Once you get used to the button and screen location, touring around in a Corvette is all at once familiar and wholly different than before. Of the six drive modes (weather, touring, sport, track, Z and My Mode) in touring, the Corvette feels downright docile, noticeably more comfortable than the outgoing model. And that’s despite stiffer springs. Funny, this is precisely what Corvette chief engineer Tadge Juechter said it would be because the driver sits so much closer to the center of gravity. The cockpit is 16.5 inches farther forward than the last-generation Corvette.

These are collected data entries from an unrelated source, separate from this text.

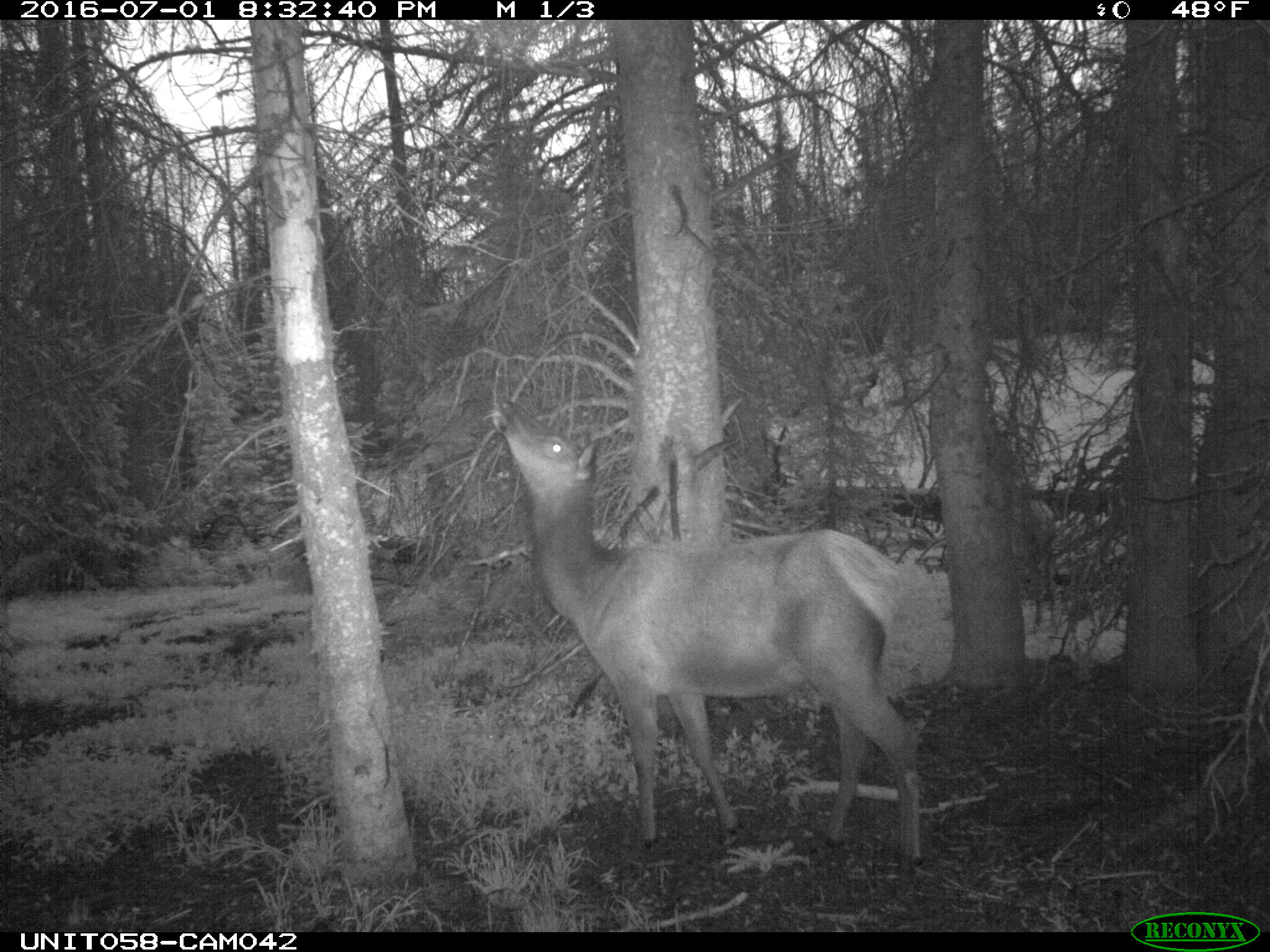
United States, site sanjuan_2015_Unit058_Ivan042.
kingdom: Animalia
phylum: Chordata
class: Mammalia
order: Artiodactyla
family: Cervidae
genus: Cervus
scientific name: Cervus elaphus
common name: red deer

It also made me completely comfortable to switch to sport and track modes. On everything other than a pothole-infested city street, sport mode makes a perfectly reasonable default suspension setting. Besides, this is a midengine sports car now. It’s not meant for the city, but a twisty two-lane. And, despite the added weight, the Corvette feels more athletic than ever.

The biggest difference compared to the outgoing Corvette is steering feel, as it is much sharper than before. (Steering is literally faster too, now with a 15.7:1 ratio instead of 16.3:1.) The very first time I turned in with some spirit, I was pointed to the apex about 100 feet too early. Oops. Steering is fast and light. In fact, too light for my tastes, if in the touring drive mode. Switch to sport or, even better, track, and it feels perfect.

The massive diet the front axle underwent transforms turn-in willingness to supercar levels. Starting with the fifth-generation model and constantly improving since, the Corvette always gripped the road well. But now it transitions from side to side just as willingly. Like a fullback went on a new diet and training program and became a running back.

Sticking with the tried and true, the 6.2-liter small-block V8 continues to make a strong overhead valve argument. Its trademark, cross-plane crank rumble stands out even more now that it resonates from behind the driver. It’s “Detroit Rock City” playing over loud speakers at the state fairgrounds. It’s hot dogs on the grill. It’s ranch dressing on salad. It’s America and music to my ears.

And, of course, it’s fast! Incredibly so. Tied to the eight-speed dual-clutch transmission, or DCT, you lose a clutch pedal, but gain lightning-quick upshifts. Roll in to the throttle and the pull feels like Chevrolet accidently gave me a Z06 model—you get sucked into the seat that hard. But it’s more of a surge of forward motion, as well, because your body doesn’t swing back with the weight transfer. Sitting near the center of gravity is a wonderful thing.

Another advantage of the DCT is launch control. Follow these steps: Put it in track mode, press the traction control button twice, firmly hold the brake with your left foot. Bury the throttle. Revs climb to 3,500 rpm. Release the brake. Depending on surface, you’ll either accelerate hard in tire-smoking glory or hardly spin the rears at all and eclipse 60 mph in less than three seconds. Either one is fantastic, really.

The Takeaway

America’s sports car. A no-nonsense approach to going fast. That’s the Corvette credo. Putting the engine behind the driver certainly raised an eyebrow, but it also raised the bar. Its looks are different, but the fundamental character of the car remains the same. It still rumbles, still feels brash. It still prefers to shout than whisper.

The Corvette is still not as refined as the Porsche 911 or the other six-figure, engine-behind-the-driver cars. And that’s a good thing. Otherwise that characteristic alone, much more than engine location, would strip it of its American essence. The Corvette was never about pinky-out etiquette but rather paving another path for epic performance. In this way, the Corvette isn’t shucking its roots, but staying true to them, lifting driving performance another rung up the ladder yet largely leaving the price tag alone.

It may look a little different, but rest assured, the C8 is absolutely a Corvette.